[A block of data]

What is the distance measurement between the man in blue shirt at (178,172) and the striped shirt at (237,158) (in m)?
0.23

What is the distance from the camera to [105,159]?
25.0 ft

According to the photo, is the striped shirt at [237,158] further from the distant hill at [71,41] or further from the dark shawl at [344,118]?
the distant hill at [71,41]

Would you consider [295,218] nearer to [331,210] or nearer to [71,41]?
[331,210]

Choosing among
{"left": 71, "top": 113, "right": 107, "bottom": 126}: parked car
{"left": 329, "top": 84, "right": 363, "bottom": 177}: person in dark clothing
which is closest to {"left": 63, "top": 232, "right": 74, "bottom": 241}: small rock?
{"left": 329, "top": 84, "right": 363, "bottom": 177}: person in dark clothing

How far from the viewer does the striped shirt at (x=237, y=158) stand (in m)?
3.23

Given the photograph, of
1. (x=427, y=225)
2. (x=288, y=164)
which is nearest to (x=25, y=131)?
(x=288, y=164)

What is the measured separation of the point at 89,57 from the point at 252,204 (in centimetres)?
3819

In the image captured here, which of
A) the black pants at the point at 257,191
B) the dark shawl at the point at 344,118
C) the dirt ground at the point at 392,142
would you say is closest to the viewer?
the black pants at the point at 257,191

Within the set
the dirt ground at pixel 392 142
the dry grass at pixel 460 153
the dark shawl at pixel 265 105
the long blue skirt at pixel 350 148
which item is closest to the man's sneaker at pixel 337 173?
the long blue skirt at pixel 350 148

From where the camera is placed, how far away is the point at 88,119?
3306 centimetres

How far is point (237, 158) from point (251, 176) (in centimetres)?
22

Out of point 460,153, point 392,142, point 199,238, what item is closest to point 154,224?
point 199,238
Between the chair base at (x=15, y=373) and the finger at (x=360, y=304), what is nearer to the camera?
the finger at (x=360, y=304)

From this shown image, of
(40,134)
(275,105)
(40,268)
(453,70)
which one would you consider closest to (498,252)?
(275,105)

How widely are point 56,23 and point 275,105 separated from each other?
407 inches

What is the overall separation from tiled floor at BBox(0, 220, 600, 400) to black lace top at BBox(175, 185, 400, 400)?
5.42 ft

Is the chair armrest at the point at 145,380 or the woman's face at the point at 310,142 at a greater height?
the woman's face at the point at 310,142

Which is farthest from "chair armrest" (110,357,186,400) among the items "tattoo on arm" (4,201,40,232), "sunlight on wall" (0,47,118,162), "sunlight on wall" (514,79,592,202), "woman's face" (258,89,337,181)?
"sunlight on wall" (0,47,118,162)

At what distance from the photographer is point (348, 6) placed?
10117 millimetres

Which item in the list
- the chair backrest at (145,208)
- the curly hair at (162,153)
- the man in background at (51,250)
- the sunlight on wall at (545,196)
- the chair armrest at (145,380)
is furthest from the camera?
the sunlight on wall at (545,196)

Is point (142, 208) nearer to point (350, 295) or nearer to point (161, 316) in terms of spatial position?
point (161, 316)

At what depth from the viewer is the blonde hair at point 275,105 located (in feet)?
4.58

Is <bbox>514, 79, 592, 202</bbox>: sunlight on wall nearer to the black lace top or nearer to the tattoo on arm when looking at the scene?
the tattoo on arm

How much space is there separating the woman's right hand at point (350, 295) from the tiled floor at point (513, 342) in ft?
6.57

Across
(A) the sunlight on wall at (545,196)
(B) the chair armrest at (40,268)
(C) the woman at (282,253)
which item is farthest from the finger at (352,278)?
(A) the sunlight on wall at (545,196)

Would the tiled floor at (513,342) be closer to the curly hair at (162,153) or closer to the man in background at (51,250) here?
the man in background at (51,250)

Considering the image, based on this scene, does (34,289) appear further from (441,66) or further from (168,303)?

THE REQUEST:
Repeat the line containing "How much space" and all subsequent lines through the final line of the data, exactly and with no others.

COMPLETED TASK:
How much space is there separating the woman's right hand at point (350, 295) from the tiled floor at point (513, 342) in ft?
6.57

Across
(A) the sunlight on wall at (545,196)
(B) the chair armrest at (40,268)
(C) the woman at (282,253)
which item is farthest from the finger at (352,278)?
(A) the sunlight on wall at (545,196)

Would the tiled floor at (513,342) be closer to the curly hair at (162,153) or closer to the man in background at (51,250) here?
the man in background at (51,250)

Considering the image, based on this scene, does (34,289) appear further from (441,66) or further from (168,303)?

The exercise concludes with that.